AUFGABE:
Beantworte die folgenden Fragen zum Text über Ingrid Bergman.
1. Welche schwedische Filmschauspielerin gilt laut Text als noch berühmter als Ingrid Bergman?
2. Welche Stellung hatte Joseph Henry Steele bei Ingrid Bergman inne?
3. Welchen Beruf hatte Petter Lindström?

AUSWAHL:
########

Die nach
Greta Garbo wohl berühmteste schwedische
Filmschauspielerin, Ingrid Bergman, scheint, zumindest nicht auf den ersten
Blick, ins Bild der "typischen" Schwedin zu passen. Sie verließ Schweden bereits
zu Beginn ihrer Karriere. Ähnlich wie Greta Garbo sah Ingrid Bergman in ihren
ersten Filmen aus wie ein süßes Mädchen mit viel Babyspeck. Ingrid Bergman
genoss gern den gesellschaftlichen Rummel. Wie ihr einstiger Presseberater
Joseph Henry Steele schrieb, war Ingrid Bergman "eine starke Frau auf der Suche
nach einem noch stärkeren Mann".
Ingrid Bergman heiratete 1937 den Zahnarzt Petter Lindström.
Sie bekamen im selben Jahr die gemeinsame Tochter Pia.

########

BEREITGESTELLTE DATEN:

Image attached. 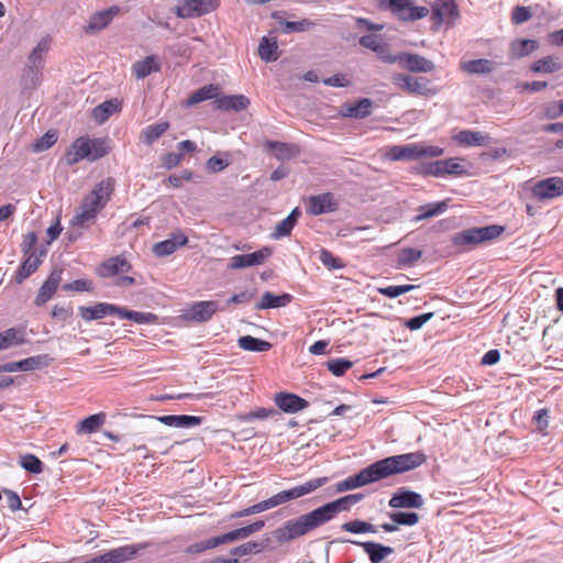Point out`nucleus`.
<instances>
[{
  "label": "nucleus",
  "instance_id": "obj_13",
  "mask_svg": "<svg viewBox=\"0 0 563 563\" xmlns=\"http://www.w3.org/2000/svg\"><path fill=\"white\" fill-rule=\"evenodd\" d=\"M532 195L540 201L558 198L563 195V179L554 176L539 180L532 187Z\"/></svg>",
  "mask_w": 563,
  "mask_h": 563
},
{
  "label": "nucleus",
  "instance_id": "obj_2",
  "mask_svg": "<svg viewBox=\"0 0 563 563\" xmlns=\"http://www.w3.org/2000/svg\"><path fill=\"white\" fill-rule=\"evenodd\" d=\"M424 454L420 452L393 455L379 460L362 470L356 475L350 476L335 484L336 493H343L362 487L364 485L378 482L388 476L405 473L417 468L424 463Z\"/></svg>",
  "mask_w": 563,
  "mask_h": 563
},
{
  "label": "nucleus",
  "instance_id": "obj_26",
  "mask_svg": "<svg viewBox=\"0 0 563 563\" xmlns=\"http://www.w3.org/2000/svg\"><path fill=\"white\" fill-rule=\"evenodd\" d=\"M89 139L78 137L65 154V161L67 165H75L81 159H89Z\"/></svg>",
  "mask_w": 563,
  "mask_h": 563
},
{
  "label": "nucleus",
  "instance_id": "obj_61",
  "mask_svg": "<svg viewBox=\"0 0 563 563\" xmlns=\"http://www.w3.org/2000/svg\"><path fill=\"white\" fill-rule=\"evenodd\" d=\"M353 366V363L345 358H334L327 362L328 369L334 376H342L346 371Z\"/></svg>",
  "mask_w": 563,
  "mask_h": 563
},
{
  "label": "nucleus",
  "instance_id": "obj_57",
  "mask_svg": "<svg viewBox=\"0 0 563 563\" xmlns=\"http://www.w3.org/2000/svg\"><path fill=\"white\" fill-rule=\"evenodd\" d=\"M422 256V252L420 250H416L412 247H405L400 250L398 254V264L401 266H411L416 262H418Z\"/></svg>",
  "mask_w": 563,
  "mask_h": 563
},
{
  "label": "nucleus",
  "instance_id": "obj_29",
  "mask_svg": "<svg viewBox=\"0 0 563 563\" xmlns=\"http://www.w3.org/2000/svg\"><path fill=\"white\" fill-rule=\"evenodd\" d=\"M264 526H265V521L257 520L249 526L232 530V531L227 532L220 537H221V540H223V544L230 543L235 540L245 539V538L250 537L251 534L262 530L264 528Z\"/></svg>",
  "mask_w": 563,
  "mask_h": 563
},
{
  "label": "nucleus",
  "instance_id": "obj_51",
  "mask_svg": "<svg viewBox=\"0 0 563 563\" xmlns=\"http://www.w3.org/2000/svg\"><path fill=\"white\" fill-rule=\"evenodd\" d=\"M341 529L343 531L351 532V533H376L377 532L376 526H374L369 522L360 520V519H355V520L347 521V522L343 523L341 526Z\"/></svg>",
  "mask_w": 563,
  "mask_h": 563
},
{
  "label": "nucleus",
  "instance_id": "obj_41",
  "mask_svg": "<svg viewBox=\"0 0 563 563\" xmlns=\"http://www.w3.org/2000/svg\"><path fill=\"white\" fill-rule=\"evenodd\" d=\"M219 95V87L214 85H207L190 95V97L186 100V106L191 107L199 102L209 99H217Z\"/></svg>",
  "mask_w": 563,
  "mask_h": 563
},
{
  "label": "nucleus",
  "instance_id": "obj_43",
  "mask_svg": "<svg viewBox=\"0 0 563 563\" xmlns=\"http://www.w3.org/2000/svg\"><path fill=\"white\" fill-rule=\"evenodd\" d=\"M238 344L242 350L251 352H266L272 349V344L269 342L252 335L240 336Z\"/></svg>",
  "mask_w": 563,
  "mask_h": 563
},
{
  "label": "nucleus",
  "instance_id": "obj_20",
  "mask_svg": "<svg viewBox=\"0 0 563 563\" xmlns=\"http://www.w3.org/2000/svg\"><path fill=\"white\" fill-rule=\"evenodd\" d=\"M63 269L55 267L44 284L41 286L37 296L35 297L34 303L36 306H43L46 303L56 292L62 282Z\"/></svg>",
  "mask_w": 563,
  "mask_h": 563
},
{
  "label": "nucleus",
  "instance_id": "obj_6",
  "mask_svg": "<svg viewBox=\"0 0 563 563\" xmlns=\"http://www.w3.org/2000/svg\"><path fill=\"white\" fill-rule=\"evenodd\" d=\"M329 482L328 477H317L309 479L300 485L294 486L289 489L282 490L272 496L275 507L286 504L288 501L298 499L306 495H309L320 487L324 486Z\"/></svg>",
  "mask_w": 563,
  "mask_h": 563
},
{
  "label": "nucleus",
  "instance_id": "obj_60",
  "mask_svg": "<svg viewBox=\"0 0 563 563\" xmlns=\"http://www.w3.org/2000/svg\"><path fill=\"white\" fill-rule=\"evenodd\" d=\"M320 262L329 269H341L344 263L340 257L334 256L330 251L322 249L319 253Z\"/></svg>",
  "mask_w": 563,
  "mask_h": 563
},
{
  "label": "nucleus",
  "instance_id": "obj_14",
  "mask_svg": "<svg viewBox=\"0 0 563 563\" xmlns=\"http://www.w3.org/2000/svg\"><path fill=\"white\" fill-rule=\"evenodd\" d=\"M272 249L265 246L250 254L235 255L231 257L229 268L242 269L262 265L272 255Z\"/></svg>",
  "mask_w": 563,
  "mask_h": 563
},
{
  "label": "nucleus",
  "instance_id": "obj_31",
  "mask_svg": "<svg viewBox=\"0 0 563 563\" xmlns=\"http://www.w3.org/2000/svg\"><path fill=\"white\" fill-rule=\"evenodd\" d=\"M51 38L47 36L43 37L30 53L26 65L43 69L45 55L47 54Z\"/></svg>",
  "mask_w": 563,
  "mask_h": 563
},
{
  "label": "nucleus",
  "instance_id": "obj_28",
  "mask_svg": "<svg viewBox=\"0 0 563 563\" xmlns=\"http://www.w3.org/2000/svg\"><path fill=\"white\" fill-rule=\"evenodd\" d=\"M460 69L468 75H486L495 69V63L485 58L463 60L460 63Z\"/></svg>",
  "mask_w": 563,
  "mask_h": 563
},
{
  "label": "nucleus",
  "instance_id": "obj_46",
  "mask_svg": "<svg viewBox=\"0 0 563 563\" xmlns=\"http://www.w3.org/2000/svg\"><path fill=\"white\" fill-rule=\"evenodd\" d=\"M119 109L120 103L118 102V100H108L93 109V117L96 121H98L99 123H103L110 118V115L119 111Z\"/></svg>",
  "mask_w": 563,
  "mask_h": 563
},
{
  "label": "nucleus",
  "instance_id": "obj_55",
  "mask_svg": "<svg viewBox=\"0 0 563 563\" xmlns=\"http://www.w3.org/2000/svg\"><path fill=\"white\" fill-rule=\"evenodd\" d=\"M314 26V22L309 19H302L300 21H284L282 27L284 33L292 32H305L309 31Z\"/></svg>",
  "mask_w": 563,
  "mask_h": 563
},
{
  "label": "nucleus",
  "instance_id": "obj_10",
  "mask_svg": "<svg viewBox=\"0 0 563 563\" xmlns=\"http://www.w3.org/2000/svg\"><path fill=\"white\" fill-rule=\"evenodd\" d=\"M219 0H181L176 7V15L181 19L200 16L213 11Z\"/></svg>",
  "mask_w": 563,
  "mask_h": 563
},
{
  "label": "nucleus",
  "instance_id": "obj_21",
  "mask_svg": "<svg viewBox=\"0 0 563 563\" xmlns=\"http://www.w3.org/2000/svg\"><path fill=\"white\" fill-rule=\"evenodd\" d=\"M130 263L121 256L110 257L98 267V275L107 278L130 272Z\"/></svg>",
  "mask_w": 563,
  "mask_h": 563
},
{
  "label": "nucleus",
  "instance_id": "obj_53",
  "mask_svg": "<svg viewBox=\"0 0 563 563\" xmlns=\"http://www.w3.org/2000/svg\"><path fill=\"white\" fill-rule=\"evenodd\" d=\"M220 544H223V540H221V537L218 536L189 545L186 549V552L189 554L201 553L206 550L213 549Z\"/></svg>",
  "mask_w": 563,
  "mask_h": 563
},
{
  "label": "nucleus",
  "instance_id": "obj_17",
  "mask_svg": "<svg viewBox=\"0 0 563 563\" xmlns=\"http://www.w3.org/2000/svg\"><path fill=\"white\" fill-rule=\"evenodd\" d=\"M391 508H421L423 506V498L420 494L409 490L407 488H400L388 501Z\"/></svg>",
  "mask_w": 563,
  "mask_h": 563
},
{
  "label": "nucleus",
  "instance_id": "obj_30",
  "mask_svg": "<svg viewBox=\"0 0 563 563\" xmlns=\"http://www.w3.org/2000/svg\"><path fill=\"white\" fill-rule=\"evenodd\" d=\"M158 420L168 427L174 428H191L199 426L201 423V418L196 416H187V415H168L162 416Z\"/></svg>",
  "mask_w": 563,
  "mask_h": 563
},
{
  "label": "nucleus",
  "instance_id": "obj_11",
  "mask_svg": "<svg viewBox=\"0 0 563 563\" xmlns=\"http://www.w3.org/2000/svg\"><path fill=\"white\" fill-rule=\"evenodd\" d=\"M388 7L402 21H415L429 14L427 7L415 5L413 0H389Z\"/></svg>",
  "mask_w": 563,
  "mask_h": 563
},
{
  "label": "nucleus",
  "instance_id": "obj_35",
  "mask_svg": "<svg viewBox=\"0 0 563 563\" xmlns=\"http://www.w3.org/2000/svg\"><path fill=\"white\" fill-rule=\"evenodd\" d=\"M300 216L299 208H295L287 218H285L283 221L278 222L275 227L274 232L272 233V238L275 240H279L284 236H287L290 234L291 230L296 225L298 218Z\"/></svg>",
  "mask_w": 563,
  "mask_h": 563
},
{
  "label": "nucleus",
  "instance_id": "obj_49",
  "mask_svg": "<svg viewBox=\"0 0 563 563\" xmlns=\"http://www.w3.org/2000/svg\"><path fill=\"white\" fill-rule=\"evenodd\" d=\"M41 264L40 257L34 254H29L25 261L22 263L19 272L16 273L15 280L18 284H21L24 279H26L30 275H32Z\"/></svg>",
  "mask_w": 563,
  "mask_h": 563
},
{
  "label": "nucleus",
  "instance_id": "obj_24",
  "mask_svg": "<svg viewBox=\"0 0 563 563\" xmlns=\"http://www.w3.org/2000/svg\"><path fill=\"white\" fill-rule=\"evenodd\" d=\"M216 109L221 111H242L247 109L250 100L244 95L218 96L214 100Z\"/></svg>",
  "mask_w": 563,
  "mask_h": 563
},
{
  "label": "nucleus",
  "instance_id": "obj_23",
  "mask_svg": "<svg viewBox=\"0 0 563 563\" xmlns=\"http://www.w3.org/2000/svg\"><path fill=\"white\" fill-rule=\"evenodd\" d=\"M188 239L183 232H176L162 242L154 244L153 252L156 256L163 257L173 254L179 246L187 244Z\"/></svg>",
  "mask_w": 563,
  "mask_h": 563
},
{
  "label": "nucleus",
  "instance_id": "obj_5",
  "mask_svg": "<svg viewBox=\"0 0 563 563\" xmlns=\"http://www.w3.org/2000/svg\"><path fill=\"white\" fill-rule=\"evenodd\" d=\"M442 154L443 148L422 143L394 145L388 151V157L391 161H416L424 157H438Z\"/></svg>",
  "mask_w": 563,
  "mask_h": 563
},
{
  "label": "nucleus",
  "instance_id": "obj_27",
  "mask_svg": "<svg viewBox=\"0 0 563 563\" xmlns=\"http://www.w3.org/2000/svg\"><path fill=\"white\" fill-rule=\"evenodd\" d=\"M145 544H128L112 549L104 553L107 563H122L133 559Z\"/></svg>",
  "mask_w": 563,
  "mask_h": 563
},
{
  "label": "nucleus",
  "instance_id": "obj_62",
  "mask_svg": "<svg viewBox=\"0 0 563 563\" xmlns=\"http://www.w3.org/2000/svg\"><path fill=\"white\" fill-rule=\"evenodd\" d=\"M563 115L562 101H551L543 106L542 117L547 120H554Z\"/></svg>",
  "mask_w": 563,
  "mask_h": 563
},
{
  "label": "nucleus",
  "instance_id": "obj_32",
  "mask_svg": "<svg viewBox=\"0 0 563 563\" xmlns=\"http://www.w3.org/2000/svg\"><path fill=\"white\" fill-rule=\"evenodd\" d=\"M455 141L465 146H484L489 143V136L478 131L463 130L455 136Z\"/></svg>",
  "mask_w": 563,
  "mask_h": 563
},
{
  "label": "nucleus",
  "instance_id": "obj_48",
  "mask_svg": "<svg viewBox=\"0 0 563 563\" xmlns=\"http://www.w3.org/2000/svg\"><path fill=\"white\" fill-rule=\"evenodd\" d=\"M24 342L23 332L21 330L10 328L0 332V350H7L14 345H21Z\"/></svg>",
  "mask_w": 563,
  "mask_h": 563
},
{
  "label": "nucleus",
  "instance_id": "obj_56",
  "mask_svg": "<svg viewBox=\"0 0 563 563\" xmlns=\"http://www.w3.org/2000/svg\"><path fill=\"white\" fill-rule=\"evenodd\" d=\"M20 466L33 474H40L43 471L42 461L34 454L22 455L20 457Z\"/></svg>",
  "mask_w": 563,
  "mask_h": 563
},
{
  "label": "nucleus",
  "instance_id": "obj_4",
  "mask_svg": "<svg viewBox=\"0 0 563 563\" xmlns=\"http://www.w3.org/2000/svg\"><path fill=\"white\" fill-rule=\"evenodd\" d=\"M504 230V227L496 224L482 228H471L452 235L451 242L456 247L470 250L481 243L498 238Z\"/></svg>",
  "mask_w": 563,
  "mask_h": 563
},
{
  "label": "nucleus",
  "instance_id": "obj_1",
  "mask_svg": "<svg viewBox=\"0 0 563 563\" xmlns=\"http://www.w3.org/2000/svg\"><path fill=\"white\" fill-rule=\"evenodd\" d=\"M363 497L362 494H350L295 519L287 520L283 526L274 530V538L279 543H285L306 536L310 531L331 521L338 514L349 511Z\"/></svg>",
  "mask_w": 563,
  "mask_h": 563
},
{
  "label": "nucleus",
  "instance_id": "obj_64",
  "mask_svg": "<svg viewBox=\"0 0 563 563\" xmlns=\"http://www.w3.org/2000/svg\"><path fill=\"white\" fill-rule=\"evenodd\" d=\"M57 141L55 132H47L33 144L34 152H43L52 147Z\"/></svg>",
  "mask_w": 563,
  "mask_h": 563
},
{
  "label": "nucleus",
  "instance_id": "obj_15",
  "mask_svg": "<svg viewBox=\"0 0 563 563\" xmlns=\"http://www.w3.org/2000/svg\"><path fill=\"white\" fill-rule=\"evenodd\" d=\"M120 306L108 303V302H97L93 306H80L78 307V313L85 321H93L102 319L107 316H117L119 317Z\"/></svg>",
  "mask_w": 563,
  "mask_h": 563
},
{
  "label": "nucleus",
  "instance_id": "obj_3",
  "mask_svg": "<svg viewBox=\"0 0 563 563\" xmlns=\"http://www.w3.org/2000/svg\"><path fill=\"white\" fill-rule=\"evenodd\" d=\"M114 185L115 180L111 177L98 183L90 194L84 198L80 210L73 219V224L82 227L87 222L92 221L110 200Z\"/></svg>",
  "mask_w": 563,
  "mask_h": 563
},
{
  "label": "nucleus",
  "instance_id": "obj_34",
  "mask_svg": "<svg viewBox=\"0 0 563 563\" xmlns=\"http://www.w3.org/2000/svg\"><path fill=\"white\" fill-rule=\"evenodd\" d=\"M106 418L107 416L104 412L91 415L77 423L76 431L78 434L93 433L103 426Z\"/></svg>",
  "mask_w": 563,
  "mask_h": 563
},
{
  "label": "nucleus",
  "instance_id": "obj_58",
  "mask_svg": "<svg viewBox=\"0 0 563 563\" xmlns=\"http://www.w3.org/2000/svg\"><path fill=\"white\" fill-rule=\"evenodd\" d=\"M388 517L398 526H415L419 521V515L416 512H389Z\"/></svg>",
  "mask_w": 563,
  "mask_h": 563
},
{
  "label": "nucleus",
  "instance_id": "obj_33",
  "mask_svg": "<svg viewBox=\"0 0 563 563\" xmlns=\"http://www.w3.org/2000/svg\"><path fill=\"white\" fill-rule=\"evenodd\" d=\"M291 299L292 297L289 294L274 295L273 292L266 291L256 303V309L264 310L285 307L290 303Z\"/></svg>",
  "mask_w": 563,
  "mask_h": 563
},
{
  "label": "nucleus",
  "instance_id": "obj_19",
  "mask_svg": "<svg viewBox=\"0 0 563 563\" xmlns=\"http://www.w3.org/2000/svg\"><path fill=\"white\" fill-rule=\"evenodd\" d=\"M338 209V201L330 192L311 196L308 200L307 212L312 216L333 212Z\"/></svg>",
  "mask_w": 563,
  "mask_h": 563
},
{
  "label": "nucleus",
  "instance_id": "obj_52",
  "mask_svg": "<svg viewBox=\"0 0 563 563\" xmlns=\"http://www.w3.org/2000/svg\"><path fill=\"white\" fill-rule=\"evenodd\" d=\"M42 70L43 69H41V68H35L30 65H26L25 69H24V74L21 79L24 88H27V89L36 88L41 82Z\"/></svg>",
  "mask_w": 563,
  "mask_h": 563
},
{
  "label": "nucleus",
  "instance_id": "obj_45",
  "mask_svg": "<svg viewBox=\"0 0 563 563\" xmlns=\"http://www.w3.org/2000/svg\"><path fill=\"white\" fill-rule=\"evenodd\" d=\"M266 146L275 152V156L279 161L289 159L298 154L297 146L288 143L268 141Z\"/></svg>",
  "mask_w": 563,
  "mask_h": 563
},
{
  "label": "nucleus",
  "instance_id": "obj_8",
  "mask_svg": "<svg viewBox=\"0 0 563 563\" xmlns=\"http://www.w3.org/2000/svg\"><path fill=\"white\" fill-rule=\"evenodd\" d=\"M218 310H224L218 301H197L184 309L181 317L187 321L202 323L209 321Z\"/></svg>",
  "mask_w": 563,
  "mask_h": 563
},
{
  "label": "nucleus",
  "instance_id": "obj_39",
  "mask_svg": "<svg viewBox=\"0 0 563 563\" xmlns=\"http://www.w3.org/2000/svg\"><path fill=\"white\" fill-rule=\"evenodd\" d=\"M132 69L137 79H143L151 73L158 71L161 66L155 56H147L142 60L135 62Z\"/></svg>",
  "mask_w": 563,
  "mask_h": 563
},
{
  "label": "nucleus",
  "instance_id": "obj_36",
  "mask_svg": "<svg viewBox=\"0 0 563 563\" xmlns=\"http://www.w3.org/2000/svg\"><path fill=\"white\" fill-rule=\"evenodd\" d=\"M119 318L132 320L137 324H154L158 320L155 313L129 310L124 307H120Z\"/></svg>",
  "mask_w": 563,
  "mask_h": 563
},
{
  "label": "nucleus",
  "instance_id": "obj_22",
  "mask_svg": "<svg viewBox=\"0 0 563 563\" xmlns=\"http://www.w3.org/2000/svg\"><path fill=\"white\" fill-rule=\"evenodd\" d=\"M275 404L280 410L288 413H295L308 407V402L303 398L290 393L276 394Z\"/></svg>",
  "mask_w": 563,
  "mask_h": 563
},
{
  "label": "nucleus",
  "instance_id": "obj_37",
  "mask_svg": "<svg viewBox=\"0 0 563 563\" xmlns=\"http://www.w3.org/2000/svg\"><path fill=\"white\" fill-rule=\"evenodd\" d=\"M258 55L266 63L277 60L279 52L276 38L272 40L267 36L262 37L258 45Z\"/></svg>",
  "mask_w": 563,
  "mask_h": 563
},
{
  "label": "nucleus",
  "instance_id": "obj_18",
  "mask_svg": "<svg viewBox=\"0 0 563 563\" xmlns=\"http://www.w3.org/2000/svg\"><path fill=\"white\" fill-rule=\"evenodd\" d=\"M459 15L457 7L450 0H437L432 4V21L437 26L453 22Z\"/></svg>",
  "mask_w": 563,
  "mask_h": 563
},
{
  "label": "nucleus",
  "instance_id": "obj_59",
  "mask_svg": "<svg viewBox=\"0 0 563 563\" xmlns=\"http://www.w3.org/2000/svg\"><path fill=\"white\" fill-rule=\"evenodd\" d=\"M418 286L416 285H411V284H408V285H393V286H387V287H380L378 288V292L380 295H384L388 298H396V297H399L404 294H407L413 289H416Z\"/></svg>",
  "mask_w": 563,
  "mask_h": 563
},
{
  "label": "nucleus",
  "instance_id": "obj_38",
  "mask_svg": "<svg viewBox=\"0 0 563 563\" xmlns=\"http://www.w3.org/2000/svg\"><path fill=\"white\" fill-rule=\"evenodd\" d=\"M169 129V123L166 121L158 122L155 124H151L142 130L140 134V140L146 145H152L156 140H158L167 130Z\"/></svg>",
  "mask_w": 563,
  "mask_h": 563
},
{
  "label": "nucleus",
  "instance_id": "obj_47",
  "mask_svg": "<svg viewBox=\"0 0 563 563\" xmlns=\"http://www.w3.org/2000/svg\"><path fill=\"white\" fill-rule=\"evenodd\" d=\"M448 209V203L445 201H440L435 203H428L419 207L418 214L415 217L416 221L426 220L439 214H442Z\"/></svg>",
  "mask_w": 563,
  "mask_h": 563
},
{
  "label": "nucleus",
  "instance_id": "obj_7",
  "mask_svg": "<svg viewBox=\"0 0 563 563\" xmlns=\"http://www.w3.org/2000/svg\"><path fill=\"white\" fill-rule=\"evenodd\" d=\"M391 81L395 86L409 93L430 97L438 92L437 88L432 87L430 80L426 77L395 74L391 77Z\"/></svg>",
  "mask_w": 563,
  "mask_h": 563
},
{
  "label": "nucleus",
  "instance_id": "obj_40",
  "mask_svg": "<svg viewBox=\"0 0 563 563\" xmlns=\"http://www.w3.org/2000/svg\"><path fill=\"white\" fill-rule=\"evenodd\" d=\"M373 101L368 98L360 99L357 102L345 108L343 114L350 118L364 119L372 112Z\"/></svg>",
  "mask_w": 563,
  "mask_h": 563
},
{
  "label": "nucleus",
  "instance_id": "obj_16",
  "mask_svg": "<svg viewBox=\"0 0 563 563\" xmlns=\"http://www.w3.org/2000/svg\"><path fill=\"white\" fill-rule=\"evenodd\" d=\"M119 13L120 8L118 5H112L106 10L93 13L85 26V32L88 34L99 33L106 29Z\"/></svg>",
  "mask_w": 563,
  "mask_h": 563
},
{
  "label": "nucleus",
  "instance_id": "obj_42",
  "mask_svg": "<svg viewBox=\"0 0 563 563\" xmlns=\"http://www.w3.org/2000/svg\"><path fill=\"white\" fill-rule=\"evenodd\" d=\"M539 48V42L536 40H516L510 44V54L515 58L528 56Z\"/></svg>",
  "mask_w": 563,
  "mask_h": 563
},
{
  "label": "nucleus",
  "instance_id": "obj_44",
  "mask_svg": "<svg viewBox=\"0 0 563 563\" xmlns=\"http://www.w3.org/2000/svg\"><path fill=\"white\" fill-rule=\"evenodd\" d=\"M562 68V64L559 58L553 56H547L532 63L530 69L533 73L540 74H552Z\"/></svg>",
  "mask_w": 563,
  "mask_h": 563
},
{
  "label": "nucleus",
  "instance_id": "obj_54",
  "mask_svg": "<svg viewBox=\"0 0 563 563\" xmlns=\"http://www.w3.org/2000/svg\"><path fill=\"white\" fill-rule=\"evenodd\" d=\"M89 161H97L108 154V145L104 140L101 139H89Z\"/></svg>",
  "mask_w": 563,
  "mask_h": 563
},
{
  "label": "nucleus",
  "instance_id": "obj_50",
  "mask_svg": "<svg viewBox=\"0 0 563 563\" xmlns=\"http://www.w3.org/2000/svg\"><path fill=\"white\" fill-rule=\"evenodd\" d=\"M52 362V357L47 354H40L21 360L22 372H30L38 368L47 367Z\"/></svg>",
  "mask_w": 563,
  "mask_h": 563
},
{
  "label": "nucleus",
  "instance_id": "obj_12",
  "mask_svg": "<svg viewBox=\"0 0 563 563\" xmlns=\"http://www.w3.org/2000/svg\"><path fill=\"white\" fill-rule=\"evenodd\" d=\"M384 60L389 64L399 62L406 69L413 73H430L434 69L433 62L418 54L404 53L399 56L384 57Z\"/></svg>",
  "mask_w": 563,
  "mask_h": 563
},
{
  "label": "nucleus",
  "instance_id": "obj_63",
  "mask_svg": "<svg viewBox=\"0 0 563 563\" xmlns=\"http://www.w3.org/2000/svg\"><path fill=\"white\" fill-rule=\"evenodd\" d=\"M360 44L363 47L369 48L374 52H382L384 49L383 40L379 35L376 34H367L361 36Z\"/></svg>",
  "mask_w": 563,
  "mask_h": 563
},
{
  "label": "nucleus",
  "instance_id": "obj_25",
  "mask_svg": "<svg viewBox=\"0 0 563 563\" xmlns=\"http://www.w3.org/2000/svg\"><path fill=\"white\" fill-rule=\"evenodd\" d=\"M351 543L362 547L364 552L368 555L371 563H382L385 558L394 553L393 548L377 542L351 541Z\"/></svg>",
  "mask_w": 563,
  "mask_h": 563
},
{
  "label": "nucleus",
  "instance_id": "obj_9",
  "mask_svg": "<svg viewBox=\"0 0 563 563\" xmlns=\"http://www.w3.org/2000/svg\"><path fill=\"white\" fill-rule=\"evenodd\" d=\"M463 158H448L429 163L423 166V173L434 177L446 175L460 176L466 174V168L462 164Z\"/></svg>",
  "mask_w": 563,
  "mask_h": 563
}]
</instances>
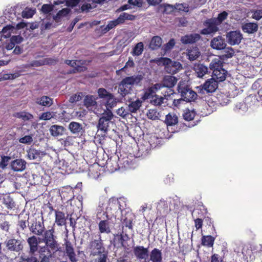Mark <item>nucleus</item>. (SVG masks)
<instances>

########

ERGEBNIS:
1. Greta Garbo.
2. Er war ihr einstiger Presseberater.
3. Er war Zahnarzt.